Birmingham blamed cuts to central government grants, inflation, high energy costs and rising demand for services such as adult social care and homelessness for their woes. It wasn’t just that of course. The lawsuit they lost on equal pay is the vast majority of its debt problems.
Black Hole
But then there is Sigoma, a grouping of 47 of the largest urban authorities in England. Just last month, they warned that a third of its membership could declare effective bankruptcy this financial year or maybe next. The word there is ‘could.’ They say ‘could’ because they don’t know either. How could they without audited accounts?
The Local Government Association also adds some colour to the architecture of this unbelievable black hole. It estimates that English councils face a funding gap of £3 billion just to keep their heads above water. It’s a warning by the LGA that as Sigoma say, many councils are expected to sink.
Another problem is that things are so bad – even the auditors, companies who can smell a good invoicing deal for themselves – aren’t that keen to take on councils. All that auditing was outsourced in 2015 – or privatised if you like – and even Deloitte decided it was all too much trouble to be bothered with. So they don’t.
To deal with this, the government decided to do the worst thing possible. It said in July this year that local authorities and auditors must finalise overdue accounts by next September. But it also said they will be given a pass on their quality i.e. the regulator of the Financial Reporting Council will drop its audit inspections up to the 2021-22 year. It will inspect only where there is a clear “public interest.” By clear public interest, it means those councils so perilously close to calling a Section 114 (aka bankruptcy) that it can’t be ignored.
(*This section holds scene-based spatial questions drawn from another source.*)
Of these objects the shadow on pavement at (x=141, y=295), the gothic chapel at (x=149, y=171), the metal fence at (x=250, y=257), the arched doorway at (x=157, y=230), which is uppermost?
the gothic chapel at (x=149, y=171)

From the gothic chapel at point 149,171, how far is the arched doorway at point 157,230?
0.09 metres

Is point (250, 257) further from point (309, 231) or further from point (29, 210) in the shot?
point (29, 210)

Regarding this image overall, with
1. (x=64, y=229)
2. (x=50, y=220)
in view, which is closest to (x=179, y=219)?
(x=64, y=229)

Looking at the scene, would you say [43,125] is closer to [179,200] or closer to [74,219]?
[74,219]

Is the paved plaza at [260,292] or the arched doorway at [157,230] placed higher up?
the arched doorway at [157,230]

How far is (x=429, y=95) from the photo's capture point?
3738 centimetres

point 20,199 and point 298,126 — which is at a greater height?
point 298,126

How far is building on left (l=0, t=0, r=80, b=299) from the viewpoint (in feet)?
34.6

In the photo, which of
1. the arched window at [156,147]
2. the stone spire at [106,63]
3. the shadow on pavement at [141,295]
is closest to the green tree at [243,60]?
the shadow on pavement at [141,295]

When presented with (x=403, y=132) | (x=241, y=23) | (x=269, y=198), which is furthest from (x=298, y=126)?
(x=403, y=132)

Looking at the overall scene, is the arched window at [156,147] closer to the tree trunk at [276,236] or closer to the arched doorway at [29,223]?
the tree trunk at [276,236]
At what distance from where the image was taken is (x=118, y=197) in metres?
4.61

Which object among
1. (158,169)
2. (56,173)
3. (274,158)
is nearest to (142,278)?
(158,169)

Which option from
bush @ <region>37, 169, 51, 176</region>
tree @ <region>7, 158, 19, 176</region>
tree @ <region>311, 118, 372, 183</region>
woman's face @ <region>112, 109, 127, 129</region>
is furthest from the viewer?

And if all this was not bad enough, you would think that somehow, given the huge sums of money that councils spend collectively – that there would be a functional regulator whose job it is to check. Wrong.
The regulator is the Financial Reporting Council or FRC. To quote an article in the Financial Times this week – “The FRC is still awaiting legislation that will hand it more powers, as the Audit, Reporting and Governance Authority (Arga). The government, rather than creating a new body as suggested by Redmond, in 2020 proposed making Arga the “system leader” for local audit, coordinating a fragmented and troubled market. Given Arga’s non-existence, the FRC is becoming “shadow system leader” but without the full range of powers required.”
In other words, the regulator set up to do the job hasn’t been set up, so it’s been given to a non-regulator who just lets councils off doing anything about their problems until it’s too late.